Work request:
Please copy each line of the data that includes the string "charset".

Excerpted data:

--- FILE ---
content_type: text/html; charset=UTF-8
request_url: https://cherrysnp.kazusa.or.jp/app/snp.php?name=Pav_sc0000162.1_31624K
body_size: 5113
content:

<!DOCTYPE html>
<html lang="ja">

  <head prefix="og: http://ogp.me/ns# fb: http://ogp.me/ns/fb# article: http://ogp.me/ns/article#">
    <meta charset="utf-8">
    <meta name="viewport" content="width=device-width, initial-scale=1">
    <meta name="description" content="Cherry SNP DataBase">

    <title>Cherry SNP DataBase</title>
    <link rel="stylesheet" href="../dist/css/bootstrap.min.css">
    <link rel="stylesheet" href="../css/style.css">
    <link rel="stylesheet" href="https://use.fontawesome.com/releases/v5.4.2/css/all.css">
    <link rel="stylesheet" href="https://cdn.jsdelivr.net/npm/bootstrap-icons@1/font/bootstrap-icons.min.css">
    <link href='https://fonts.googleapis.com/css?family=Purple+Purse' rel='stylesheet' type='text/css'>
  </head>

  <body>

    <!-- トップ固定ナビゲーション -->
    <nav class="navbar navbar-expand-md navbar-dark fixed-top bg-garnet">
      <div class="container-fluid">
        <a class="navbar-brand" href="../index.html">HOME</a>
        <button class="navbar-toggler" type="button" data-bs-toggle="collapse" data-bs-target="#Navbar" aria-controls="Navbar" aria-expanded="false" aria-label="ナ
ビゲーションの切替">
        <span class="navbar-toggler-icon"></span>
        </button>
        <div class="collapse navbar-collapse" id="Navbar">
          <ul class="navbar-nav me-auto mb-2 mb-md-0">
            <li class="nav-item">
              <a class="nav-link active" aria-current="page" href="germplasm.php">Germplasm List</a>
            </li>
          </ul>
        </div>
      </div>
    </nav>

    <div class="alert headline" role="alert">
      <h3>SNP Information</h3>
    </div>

Result of this exercise:
content_type: text/html; charset=UTF-8
    <meta charset="utf-8">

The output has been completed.